— Entries shown —
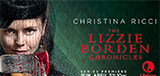 TV Show Schedule for The Lizzie Borden Chronicles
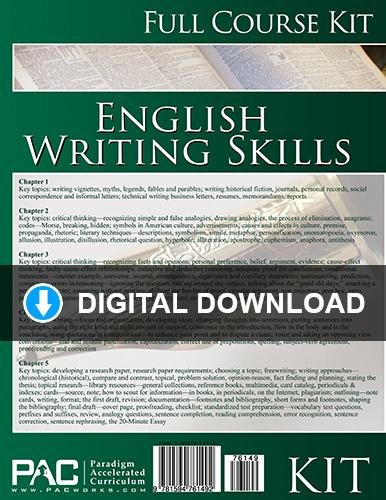 English III: Writing Skills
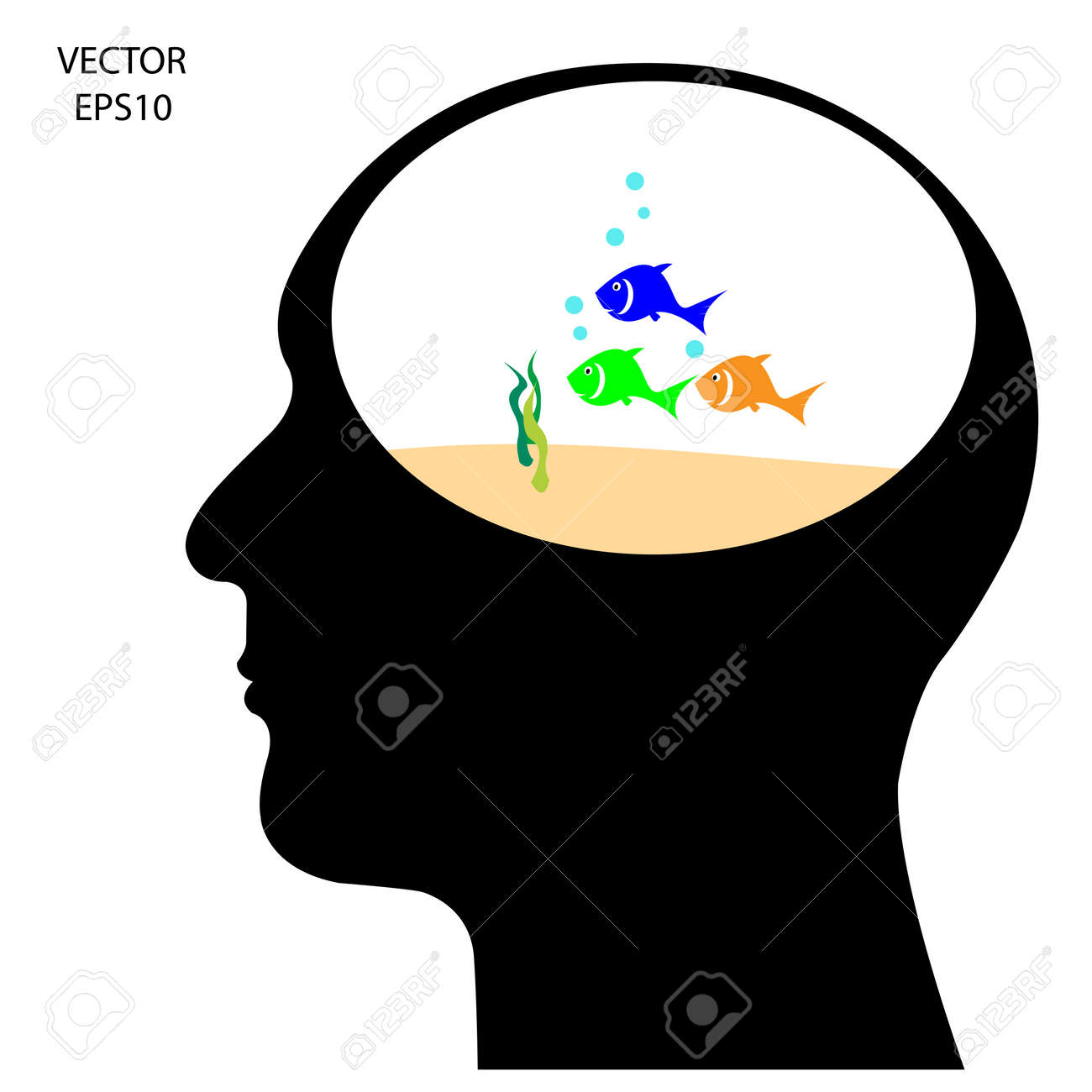 Silhouette of a head on white background,the concept of business icon,business symbol,vector Stock Vector - 18092560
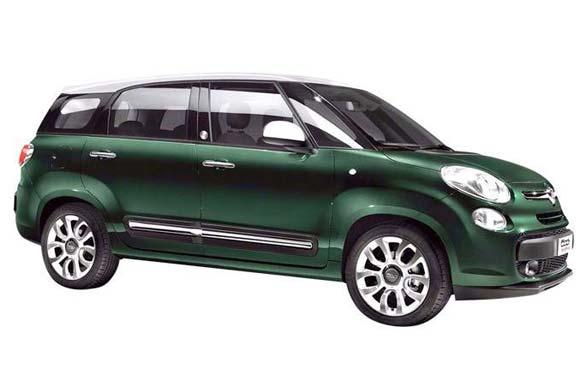 Fiat - Living 500L or similar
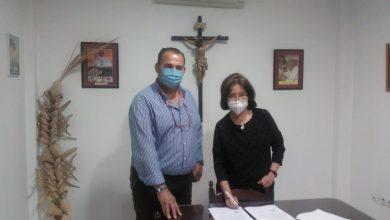Photo of La Hermandad de Gracia de Gelves encarga trabajos de restauración para de la saya de salida de su titular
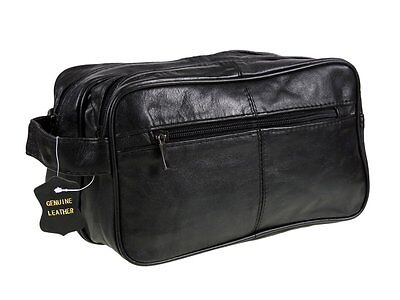 Men'S Brown Genuine Leather Travel Overnight Wash Gym Toiletry Bag New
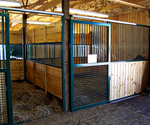 High Stall Front 71: Stall design with bar top; wood and crosshatch mesh bottom.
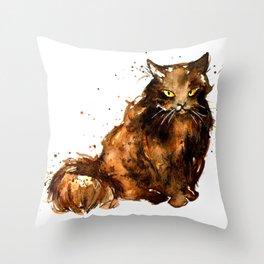 Cat series 2012: Pumpkin Puss Throw Pillow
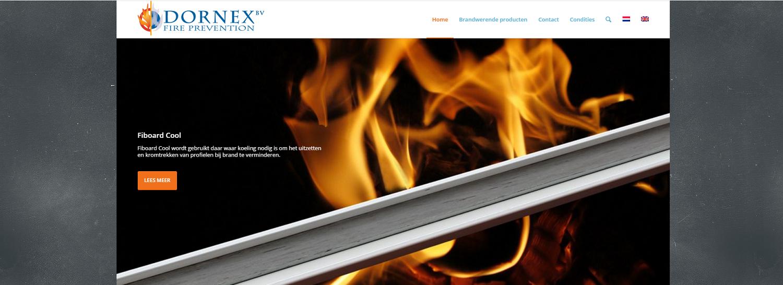 meertalige wordpress website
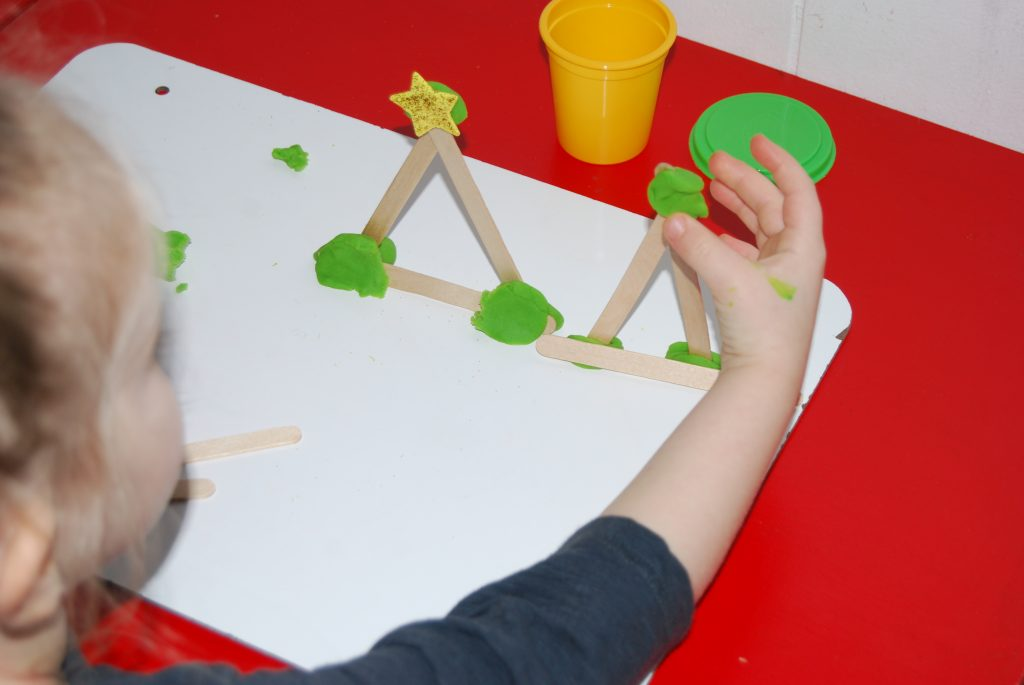 STEM Christmas Tree Building Challenge for Preschool
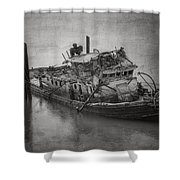Ghost Steamer In Bw Shower Curtain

— Requirement —
Transcribe exactly the span of lines that opens with the line holding "English III: Writing Skills" and closes with the last line of the entries above. Omit pictures.

— Written solution —
 English III: Writing Skills
 Silhouette of a head on white background,the concept of business icon,business symbol,vector Stock Vector - 18092560
 Fiat - Living 500L or similar
Photo of La Hermandad de Gracia de Gelves encarga trabajos de restauración para de la saya de salida de su titular
 Men'S Brown Genuine Leather Travel Overnight Wash Gym Toiletry Bag New
 High Stall Front 71: Stall design with bar top; wood and crosshatch mesh bottom.
 Cat series 2012: Pumpkin Puss Throw Pillow
 meertalige wordpress website
 STEM Christmas Tree Building Challenge for Preschool
Ghost Steamer In Bw Shower Curtain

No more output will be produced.